What this task involves: Below is some data; print it all back exactly.

[Given data]

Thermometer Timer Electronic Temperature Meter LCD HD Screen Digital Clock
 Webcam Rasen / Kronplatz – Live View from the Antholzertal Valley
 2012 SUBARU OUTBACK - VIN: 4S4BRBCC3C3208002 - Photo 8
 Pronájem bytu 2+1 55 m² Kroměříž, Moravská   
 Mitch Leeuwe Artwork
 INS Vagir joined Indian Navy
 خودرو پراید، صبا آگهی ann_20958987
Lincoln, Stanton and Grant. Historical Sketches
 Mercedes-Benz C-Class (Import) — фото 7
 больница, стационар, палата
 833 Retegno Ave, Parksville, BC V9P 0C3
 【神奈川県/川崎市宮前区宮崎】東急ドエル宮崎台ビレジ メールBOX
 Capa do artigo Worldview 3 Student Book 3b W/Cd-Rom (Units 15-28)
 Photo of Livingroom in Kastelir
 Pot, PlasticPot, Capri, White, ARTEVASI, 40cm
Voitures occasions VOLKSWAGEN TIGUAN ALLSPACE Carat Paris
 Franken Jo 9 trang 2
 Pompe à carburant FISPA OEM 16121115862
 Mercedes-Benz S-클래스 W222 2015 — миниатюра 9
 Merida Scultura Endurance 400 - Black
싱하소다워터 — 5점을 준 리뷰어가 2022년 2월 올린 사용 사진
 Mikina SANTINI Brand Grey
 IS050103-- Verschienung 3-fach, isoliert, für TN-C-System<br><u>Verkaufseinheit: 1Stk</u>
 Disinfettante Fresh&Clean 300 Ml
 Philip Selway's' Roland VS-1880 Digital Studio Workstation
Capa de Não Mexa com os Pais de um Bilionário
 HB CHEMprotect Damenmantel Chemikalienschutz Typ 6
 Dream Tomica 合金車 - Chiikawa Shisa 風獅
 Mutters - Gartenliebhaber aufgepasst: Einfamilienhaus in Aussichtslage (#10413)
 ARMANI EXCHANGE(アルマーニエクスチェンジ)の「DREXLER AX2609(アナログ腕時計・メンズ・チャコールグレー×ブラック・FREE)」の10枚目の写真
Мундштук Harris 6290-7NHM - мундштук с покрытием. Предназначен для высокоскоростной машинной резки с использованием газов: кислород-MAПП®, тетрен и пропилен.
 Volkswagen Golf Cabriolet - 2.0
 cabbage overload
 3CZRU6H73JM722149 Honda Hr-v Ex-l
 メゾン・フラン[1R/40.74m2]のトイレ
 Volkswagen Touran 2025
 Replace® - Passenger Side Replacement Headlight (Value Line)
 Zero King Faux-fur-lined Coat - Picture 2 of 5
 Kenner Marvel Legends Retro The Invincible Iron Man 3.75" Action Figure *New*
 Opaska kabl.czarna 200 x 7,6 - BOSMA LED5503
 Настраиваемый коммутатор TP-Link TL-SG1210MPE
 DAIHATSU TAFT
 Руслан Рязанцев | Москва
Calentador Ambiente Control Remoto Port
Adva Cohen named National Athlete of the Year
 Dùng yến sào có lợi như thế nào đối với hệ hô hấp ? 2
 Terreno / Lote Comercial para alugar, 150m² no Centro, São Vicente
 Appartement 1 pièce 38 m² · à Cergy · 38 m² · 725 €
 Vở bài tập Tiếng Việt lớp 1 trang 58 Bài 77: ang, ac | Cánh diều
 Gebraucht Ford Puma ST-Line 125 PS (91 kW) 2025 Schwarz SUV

[/Given data]

Solution to the exercise:
Thermometer Timer Electronic Temperature Meter LCD HD Screen Digital Clock
 Webcam Rasen / Kronplatz – Live View from the Antholzertal Valley
 2012 SUBARU OUTBACK - VIN: 4S4BRBCC3C3208002 - Photo 8
 Pronájem bytu 2+1 55 m² Kroměříž, Moravská   
 Mitch Leeuwe Artwork
 INS Vagir joined Indian Navy
 خودرو پراید، صبا آگهی ann_20958987
Lincoln, Stanton and Grant. Historical Sketches
 Mercedes-Benz C-Class (Import) — фото 7
 больница, стационар, палата
 833 Retegno Ave, Parksville, BC V9P 0C3
 【神奈川県/川崎市宮前区宮崎】東急ドエル宮崎台ビレジ メールBOX
 Capa do artigo Worldview 3 Student Book 3b W/Cd-Rom (Units 15-28)
 Photo of Livingroom in Kastelir
 Pot, PlasticPot, Capri, White, ARTEVASI, 40cm
Voitures occasions VOLKSWAGEN TIGUAN ALLSPACE Carat Paris
 Franken Jo 9 trang 2
 Pompe à carburant FISPA OEM 16121115862
 Mercedes-Benz S-클래스 W222 2015 — миниатюра 9
 Merida Scultura Endurance 400 - Black
싱하소다워터 — 5점을 준 리뷰어가 2022년 2월 올린 사용 사진
 Mikina SANTINI Brand Grey
 IS050103-- Verschienung 3-fach, isoliert, für TN-C-System<br><u>Verkaufseinheit: 1Stk</u>
 Disinfettante Fresh&Clean 300 Ml
 Philip Selway's' Roland VS-1880 Digital Studio Workstation
Capa de Não Mexa com os Pais de um Bilionário
 HB CHEMprotect Damenmantel Chemikalienschutz Typ 6
 Dream Tomica 合金車 - Chiikawa Shisa 風獅
 Mutters - Gartenliebhaber aufgepasst: Einfamilienhaus in Aussichtslage (#10413)
 ARMANI EXCHANGE(アルマーニエクスチェンジ)の「DREXLER AX2609(アナログ腕時計・メンズ・チャコールグレー×ブラック・FREE)」の10枚目の写真
Мундштук Harris 6290-7NHM - мундштук с покрытием. Предназначен для высокоскоростной машинной резки с использованием газов: кислород-MAПП®, тетрен и пропилен.
 Volkswagen Golf Cabriolet - 2.0
 cabbage overload
 3CZRU6H73JM722149 Honda Hr-v Ex-l
 メゾン・フラン[1R/40.74m2]のトイレ
 Volkswagen Touran 2025
 Replace® - Passenger Side Replacement Headlight (Value Line)
 Zero King Faux-fur-lined Coat - Picture 2 of 5
 Kenner Marvel Legends Retro The Invincible Iron Man 3.75" Action Figure *New*
 Opaska kabl.czarna 200 x 7,6 - BOSMA LED5503
 Настраиваемый коммутатор TP-Link TL-SG1210MPE
 DAIHATSU TAFT
 Руслан Рязанцев | Москва
Calentador Ambiente Control Remoto Port
Adva Cohen named National Athlete of the Year
 Dùng yến sào có lợi như thế nào đối với hệ hô hấp ? 2
 Terreno / Lote Comercial para alugar, 150m² no Centro, São Vicente
 Appartement 1 pièce 38 m² · à Cergy · 38 m² · 725 €
 Vở bài tập Tiếng Việt lớp 1 trang 58 Bài 77: ang, ac | Cánh diều
 Gebraucht Ford Puma ST-Line 125 PS (91 kW) 2025 Schwarz SUV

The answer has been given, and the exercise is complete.